» **SET TASKS**
[a] Return the passage of the amendment text starting with "In 6.2.3, Table" and going on through "ISO-standard object identifier).", copied word for word.
[b] Which four-character codes does the amendment text add to subclause 6.2.3, and what name does it give each one?
[c] According to the amendment text, in what form must the month-date appear when a URI contains a domain name?

** begin DOCUMENT **

In 6.2.3, add the following after ‘paen’:
  fire  8.13.7 file reservoir

In 6.2.3, Table 1, add the following lines after ‘tsel’:
idat   8.11.11 item data
iref   8.11.12 item reference

After 6.2.3, add the following new subclause:
6.2.4 URIs as type indicators
When URIs are used as a type indicator (e.g. in a sample entry or for un-timed meta-data), the URI must be
absolute, not relative and the format and meaning of the data must be defined by the URI in question. This
identification may be hierarchical, in that an initial sub-string of the URI might identify the overall nature or
family of the data (e.g. urn:oid: identifies that the metadata is labelled by an ISO-standard object identifier).
© ISO/IEC 2009 – All rights reserved 1

---------------------- Page: 4 ----------------------
ISO/IEC 14496-12:2008/Amd.1:2009(E)
The URI should be, but is not required to be, de-referencable. It may be string compared by readers with the
set of URI types it knows and recognizes. URIs provide a large non-colliding non-registered space for type
identifiers.
If the URI contains a domain name (e.g. it is a URL), then it should also contain a month-date in the form
mmyyyy. That date must be near the time of the definition of the extension, and it must be true that the URI
was defined in a way authorized by the owner of the domain name at that date. (This avoids problems when
domain names change ownership).

** end DOCUMENT **
** begin STORED DATA **

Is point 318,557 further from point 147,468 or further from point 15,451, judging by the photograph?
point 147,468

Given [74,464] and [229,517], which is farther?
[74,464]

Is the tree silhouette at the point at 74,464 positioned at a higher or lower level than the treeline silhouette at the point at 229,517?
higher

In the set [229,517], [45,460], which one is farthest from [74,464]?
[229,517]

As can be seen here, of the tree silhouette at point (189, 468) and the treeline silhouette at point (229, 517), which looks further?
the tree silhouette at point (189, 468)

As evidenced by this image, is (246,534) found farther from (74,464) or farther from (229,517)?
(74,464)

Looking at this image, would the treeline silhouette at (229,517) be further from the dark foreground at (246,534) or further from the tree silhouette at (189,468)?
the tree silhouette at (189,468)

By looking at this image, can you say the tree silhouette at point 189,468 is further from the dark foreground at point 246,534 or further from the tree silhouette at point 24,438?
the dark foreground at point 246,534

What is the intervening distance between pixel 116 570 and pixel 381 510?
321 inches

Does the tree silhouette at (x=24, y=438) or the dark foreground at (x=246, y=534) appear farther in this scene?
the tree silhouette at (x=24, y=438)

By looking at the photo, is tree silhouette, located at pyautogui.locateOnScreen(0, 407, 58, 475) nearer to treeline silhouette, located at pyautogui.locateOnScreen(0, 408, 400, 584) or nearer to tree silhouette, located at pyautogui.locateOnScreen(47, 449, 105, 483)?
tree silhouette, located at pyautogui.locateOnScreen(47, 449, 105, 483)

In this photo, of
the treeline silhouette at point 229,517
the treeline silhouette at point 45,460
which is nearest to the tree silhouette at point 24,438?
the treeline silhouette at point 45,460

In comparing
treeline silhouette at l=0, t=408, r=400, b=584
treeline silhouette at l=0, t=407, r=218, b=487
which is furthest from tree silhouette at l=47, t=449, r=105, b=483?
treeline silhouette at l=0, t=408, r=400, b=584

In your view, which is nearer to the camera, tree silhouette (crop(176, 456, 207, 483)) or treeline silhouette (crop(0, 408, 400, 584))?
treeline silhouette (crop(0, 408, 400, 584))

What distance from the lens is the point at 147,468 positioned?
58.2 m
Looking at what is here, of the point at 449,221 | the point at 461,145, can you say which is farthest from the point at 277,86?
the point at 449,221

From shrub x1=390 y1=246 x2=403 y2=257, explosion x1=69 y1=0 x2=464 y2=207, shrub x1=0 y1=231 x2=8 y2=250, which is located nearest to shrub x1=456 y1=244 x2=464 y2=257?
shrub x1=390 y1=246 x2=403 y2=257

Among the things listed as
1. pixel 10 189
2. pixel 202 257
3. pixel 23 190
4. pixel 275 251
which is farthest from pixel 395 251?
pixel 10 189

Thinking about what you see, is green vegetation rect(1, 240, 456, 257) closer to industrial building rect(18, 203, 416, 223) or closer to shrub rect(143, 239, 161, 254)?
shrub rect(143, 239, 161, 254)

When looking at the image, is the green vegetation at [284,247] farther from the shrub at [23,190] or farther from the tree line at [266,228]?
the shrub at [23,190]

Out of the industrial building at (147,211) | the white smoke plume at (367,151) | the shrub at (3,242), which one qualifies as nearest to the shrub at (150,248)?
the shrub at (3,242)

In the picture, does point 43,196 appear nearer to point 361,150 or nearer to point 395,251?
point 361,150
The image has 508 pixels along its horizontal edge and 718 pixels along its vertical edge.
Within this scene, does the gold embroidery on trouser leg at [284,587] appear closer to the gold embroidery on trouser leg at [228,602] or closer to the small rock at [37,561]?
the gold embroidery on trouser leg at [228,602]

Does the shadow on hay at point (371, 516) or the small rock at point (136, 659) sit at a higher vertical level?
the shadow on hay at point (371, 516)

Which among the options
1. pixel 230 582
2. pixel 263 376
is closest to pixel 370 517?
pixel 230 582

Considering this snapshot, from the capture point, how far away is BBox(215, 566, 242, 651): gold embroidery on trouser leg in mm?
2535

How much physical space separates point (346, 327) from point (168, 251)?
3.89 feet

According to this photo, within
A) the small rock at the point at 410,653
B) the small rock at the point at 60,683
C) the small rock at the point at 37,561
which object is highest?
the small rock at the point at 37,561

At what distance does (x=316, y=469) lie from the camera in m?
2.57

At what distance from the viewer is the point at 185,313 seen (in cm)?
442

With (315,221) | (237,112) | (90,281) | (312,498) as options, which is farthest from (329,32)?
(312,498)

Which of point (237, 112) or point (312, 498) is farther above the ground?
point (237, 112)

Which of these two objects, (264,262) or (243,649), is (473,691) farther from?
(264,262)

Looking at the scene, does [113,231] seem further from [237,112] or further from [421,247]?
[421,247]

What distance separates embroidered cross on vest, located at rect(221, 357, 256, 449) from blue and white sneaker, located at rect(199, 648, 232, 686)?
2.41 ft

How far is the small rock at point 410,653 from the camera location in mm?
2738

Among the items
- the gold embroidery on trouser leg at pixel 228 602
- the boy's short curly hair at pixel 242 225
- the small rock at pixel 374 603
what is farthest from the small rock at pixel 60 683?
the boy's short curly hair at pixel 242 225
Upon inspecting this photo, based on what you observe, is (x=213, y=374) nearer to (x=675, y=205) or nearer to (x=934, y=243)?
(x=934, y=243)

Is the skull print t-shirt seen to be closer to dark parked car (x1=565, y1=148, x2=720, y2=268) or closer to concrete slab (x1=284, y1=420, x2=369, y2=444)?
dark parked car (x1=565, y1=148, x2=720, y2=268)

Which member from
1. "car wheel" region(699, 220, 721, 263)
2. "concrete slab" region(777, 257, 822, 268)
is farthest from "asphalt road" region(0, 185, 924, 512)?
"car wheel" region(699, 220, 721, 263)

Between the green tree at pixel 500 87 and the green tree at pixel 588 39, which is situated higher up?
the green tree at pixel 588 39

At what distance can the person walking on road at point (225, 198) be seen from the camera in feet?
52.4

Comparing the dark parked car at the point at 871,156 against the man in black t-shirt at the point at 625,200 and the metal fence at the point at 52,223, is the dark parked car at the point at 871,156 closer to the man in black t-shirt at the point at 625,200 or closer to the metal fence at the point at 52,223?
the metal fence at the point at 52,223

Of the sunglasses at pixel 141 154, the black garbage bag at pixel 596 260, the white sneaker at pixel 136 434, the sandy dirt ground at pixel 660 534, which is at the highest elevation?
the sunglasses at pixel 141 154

** end STORED DATA **

» **ANSWERS FOR THE EXERCISE**
[a]
In 6.2.3, Table 1, add the following lines after ‘tsel’:
idat   8.11.11 item data
iref   8.11.12 item reference

After 6.2.3, add the following new subclause:
6.2.4 URIs as type indicators
When URIs are used as a type indicator (e.g. in a sample entry or for un-timed meta-data), the URI must be
absolute, not relative and the format and meaning of the data must be defined by the URI in question. This
identification may be hierarchical, in that an initial sub-string of the URI might identify the overall nature or
family of the data (e.g. urn:oid: identifies that the metadata is labelled by an ISO-standard object identifier).

[b]
- fire: file reservoir
- idat: item data
- iref: item reference

[c] mmyyyy